Hipocrisia da guerra
26/01/2003
- Opinión
Paira um cheiro de pólvora no ar. A teimosia de Bush em iniciar a
"primeira guerra do século 21" aumenta as apreensões de todos os que
temem pelos desdobramentos imprevisíveis que toda guerra traz
consigo. "Com a paz tudo se pode ganhar, com a guerra tudo pode se
perder", já advertia sabiamente Pio XII antes do eclodir da segunda
guerra mundial, em 1939.
E' estranho que depois de tantos avanços da consciência da humanidade
ainda se pense na guerra como expediente para superar conflitos. Na
verdade, o que há por trás desta obsessão pela guerra contra o
Iraque?
Nesta semana tive a oportunidade de conversar com o Cardeal de
Washington, Theodore E.McCarrick, que também estava na audiência
geral que tivemos com o Papa na quarta-feira. Perguntei-lhe sobre o
que pensava da guerra dos Estados Unidos contra o Iraque. Disse-me
que tinha estado, pessoalmente, com o Presidente Bush, para dissuadi-
lo desta aventura militar. E que tinha enfatizado junto a ele de que
não via justificativas para a guerra. "A não ser que o Sr. seja muito
mais inteligente do que nós, não vemos motivos para a guerra", teria
dito o cardeal para o presidente. Parece irônica esta deferência com
a inteligência do Bush.
O Cardeal McCarrick, porém, insinuou que os motivos verdadeiros
poderiam ser outros. "Tomara que o motivo não seja Israel, nem o
petróleo", desconversou.
Quando começa uma guerra, a primeira vítima é a verdade. Desta vez
parece que a verdade é sacrificada ainda antes que a guerra comece.

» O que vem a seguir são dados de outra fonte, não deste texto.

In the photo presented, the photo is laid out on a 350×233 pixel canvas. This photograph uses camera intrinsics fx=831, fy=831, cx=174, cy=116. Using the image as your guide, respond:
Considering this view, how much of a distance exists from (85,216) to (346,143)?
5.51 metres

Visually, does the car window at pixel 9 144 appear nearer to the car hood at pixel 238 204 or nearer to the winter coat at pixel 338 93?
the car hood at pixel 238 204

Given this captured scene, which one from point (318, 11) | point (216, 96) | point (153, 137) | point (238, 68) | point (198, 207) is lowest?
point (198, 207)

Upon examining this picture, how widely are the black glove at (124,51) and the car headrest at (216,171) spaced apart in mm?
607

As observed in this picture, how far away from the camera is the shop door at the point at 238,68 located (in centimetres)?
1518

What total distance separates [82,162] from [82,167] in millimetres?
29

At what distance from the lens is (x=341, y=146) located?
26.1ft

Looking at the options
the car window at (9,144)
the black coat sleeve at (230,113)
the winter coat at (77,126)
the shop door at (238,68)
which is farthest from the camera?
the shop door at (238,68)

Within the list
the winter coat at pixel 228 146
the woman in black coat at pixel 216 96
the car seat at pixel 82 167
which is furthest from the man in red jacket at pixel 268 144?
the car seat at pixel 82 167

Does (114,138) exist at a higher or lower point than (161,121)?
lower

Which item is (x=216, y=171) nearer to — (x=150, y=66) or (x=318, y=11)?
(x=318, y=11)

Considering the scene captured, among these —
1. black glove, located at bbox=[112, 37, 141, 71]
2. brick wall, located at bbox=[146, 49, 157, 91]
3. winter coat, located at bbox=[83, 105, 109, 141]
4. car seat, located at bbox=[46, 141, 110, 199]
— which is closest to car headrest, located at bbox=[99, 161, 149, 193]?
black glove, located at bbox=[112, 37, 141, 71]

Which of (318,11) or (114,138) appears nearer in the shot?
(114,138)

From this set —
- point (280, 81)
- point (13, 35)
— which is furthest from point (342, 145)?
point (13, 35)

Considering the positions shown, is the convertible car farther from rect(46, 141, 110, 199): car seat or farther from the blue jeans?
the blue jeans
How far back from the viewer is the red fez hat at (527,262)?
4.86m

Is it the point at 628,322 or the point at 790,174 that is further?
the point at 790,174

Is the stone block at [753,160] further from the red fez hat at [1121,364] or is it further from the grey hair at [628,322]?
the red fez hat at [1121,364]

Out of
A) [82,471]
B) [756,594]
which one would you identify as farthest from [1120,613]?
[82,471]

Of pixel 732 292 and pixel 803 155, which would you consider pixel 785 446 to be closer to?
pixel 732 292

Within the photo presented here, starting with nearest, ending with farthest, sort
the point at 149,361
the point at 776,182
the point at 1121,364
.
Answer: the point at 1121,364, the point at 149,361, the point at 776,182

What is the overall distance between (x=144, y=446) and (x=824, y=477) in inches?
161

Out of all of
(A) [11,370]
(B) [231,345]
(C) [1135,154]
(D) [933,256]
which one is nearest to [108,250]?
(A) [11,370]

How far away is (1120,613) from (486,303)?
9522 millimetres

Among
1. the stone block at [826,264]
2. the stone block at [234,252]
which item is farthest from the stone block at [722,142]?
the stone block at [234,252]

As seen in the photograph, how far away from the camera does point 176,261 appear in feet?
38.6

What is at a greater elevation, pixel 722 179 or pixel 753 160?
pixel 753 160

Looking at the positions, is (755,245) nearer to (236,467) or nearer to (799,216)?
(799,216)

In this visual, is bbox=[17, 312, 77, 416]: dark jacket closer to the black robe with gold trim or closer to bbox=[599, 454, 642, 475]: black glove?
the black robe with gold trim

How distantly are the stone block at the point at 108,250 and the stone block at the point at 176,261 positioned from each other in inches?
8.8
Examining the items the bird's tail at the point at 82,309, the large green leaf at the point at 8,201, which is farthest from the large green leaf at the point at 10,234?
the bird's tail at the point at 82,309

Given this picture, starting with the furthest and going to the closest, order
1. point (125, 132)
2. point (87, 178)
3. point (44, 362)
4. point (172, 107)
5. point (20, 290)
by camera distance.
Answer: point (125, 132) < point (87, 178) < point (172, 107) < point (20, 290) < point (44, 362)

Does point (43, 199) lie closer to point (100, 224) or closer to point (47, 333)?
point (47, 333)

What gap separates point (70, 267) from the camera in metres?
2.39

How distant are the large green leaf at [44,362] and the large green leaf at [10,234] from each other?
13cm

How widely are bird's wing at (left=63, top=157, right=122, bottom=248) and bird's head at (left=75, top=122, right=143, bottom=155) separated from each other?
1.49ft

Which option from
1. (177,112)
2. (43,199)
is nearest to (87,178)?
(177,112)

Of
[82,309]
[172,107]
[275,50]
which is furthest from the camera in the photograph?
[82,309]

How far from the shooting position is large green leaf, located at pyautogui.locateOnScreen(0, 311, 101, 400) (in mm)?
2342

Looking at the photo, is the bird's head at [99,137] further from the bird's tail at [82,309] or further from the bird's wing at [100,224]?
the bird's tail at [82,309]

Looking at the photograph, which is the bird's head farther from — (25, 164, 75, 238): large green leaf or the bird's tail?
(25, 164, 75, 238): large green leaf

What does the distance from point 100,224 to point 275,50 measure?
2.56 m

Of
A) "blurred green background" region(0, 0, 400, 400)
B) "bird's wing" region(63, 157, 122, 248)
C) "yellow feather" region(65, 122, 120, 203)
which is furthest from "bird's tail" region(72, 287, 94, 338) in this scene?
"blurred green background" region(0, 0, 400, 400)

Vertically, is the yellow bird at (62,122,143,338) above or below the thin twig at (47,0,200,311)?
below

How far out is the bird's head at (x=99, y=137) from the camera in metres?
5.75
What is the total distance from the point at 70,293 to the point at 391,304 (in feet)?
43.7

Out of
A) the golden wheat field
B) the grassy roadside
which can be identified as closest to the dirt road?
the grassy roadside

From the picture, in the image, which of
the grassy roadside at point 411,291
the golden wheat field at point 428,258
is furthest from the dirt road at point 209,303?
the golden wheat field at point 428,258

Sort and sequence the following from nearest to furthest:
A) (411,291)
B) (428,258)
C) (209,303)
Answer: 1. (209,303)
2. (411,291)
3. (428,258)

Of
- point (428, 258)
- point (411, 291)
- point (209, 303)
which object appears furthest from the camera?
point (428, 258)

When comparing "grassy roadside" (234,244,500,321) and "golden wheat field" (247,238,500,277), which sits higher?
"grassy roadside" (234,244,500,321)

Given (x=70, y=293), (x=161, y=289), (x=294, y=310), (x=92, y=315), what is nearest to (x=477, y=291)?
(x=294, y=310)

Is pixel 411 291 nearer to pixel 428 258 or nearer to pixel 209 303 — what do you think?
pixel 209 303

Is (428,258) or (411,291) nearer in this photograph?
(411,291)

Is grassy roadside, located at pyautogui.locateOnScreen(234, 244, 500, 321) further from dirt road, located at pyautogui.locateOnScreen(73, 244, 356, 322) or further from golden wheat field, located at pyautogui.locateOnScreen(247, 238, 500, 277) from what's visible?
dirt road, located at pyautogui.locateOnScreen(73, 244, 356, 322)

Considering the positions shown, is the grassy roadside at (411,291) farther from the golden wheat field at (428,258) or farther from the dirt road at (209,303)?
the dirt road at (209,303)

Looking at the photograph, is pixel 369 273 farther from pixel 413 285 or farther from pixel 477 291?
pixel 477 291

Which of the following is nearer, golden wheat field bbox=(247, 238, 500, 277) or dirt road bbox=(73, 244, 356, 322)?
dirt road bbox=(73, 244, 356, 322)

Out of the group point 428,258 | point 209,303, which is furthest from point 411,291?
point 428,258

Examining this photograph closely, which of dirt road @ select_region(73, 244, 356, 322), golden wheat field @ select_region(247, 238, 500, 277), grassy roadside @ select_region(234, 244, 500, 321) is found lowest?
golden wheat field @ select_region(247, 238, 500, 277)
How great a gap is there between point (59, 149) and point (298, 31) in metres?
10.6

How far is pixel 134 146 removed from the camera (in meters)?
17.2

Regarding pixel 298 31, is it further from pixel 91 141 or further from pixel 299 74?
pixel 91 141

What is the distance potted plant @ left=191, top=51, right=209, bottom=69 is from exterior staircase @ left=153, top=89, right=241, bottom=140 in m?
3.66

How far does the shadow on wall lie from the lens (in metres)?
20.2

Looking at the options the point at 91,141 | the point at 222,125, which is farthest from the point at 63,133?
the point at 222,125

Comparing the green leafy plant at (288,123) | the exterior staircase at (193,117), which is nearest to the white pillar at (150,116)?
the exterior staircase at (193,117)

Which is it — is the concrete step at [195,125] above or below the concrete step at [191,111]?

Pois busca-se, a todo custo, um pretexto que justifique a ação
militar. A obsessão pelo pretexto faz perder a racionalidade. Se o
Iraque permitiu a entrada dos inspetores da ONU, parece evidente
tanto o itinerário como o desfecho do procedimento. Em primeiro
lugar, manda o bom senso pensar que se ele permitiu a inspeção é
porque, de fato, as supostas "armas de destruição em massa" não
existem. E caso existam, simplesmente elas podem ser destruídas, pois
estarão ao alcance da ONU. Mas se ficar comprovado que não existem,
deveria se suprimir o bloqueio econômico a que o Iraque está
castigado há doze anos, com enormes prejuízos para a população do
país. Mas a insistência de Bush se assemelha à do lobo, na famosa
fábula de Fedro. Com vontade de encontrar pretexto para devorar o
cordeiro, o lobo insiste em dizer que o cordeiro lhe sujou a água do
córrego. "Mas como pode, responde o cordeiro, se a água vem de lá
para cá?". Ao que o lobo retrucou, encerrando a discussão "Se não
foi você, foi se pai!". E se lançou sobre o cordeiro. Fedro não
podia imaginar que, desta vez, pai e filho estão do outro lado. O que
não fez o Bush pai, o Bush filho quer fazer. E em vez de água, o que
está em jogo é o petróleo. Assim, a irracionalidade dos atentados
legitimam a irracionalidade da guerra declarada, propiciando outros
intentos. Fica evidente que a guerra que interessa aos Estados Unidos
é aquela que proporciona vantagens econômicas. Assim, a incompetência
econômica do neo-liberalismo é socorrida pelas vantagens obtidas pela
prepotência militar, justificada pelas atitudes fanáticas dos
fundamentalistas. Esta é fórmula da idiotice que parece estar hoje
conduzindo o mundo. Tanto uma como outra atitude são equivocadas.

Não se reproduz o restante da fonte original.